> _Written task_:
Collect and copy each line of the records below that contains the string "with". Treat uppercase and lowercase as different.

> _Supplied records_:

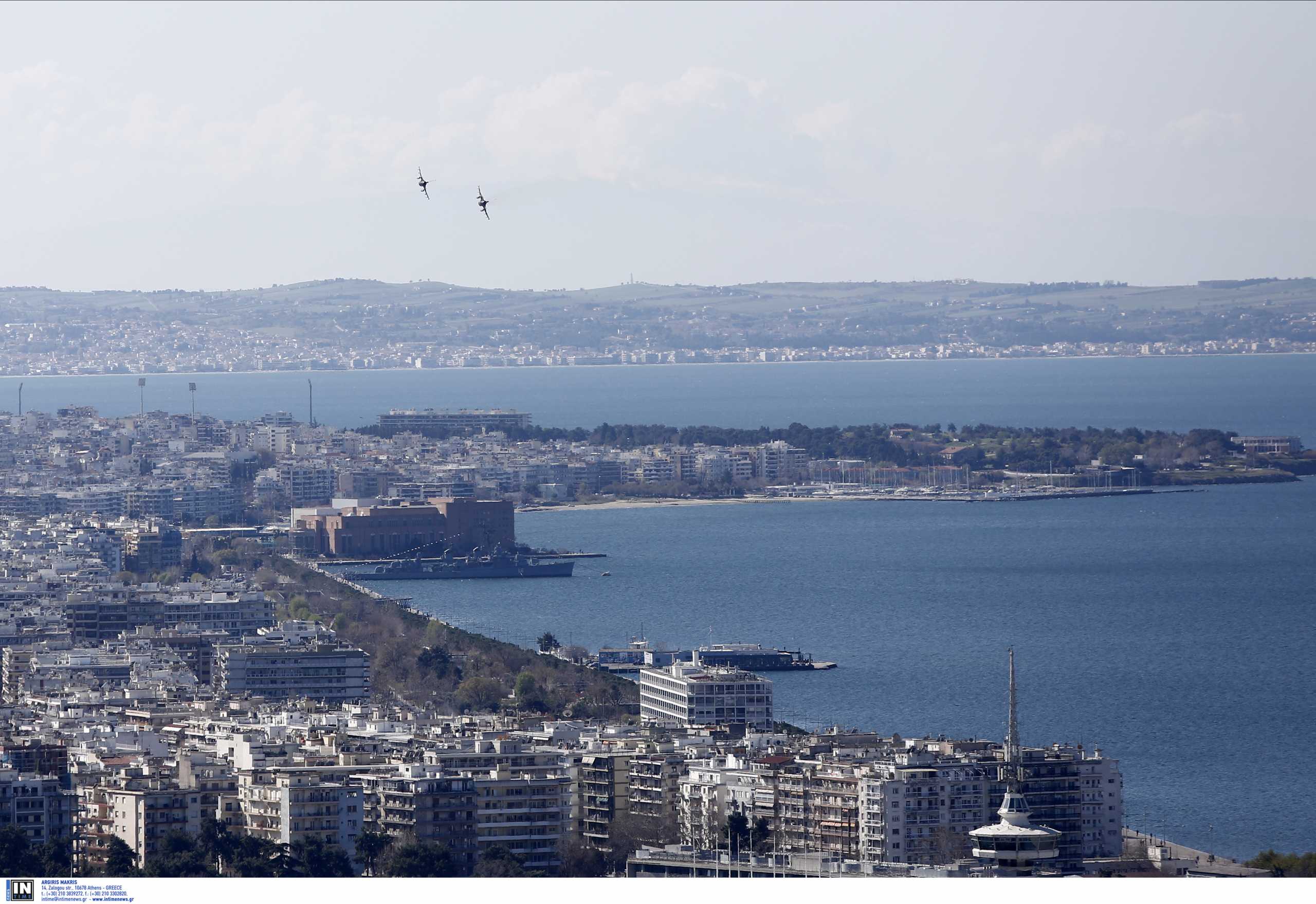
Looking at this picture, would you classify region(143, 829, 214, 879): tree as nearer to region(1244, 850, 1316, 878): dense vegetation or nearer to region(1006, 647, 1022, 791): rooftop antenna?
region(1006, 647, 1022, 791): rooftop antenna

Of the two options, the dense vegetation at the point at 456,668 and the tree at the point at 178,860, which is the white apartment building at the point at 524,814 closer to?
the tree at the point at 178,860

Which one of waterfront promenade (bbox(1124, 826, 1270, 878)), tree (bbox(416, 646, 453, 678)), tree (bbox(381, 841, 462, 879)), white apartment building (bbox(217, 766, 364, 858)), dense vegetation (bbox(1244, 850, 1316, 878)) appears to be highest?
white apartment building (bbox(217, 766, 364, 858))

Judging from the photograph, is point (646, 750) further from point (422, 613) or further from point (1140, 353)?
point (1140, 353)

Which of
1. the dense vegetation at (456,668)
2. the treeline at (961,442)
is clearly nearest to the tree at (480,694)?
the dense vegetation at (456,668)

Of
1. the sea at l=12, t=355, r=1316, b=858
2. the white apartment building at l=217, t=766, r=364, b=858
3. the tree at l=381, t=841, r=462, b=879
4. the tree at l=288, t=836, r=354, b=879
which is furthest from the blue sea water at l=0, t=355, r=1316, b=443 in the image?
the tree at l=288, t=836, r=354, b=879

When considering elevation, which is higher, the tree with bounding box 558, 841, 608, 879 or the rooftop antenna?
the rooftop antenna

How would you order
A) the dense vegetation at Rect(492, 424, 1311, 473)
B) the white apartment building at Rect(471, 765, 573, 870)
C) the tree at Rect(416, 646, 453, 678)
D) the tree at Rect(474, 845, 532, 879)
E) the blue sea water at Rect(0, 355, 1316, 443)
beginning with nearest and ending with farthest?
the tree at Rect(474, 845, 532, 879) < the white apartment building at Rect(471, 765, 573, 870) < the tree at Rect(416, 646, 453, 678) < the dense vegetation at Rect(492, 424, 1311, 473) < the blue sea water at Rect(0, 355, 1316, 443)
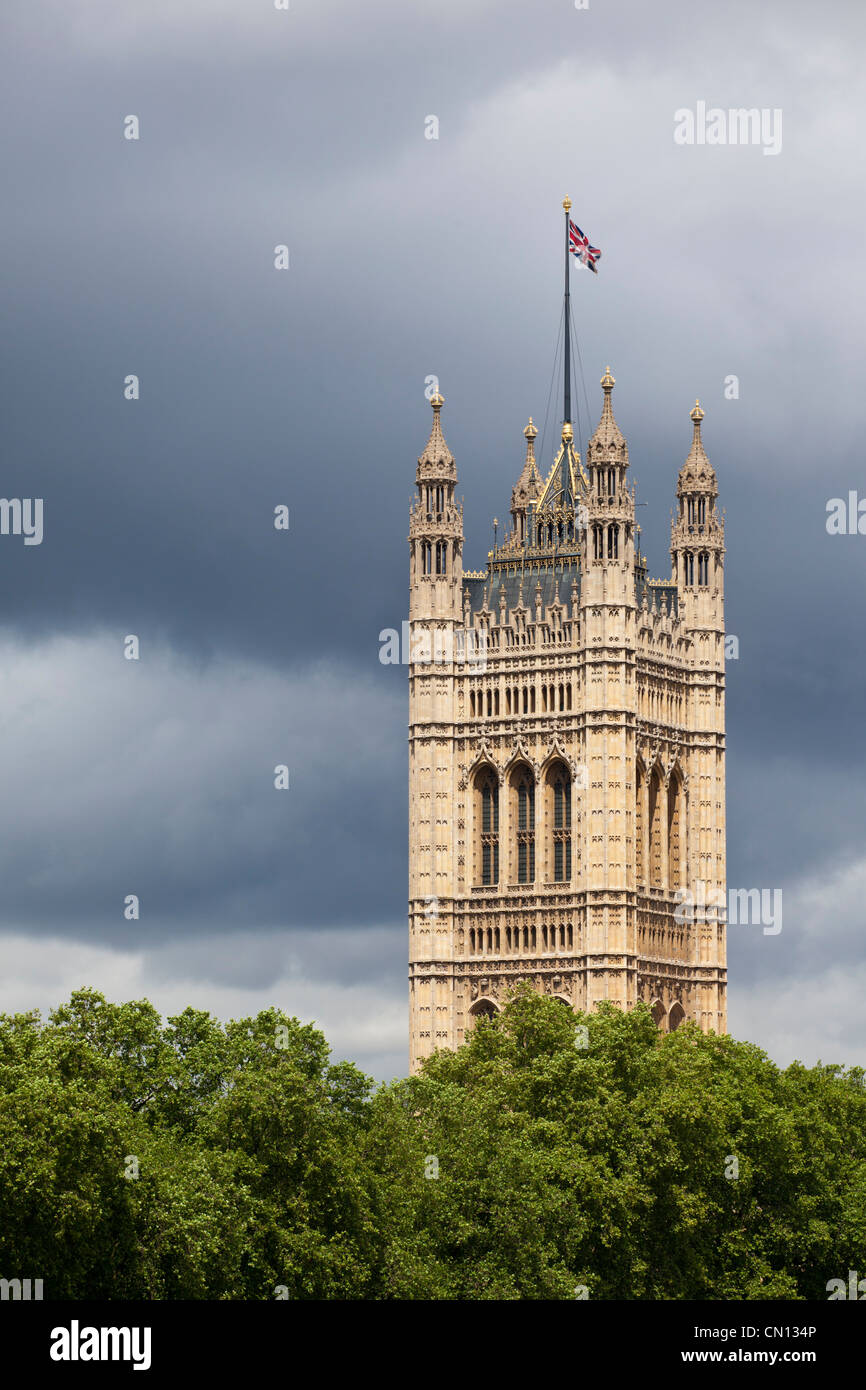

> _Task response_:
When considering elevation, which is higher, the tree with bounding box 558, 841, 608, 879 or the rooftop antenna?
beginning with nearest and ending with farthest?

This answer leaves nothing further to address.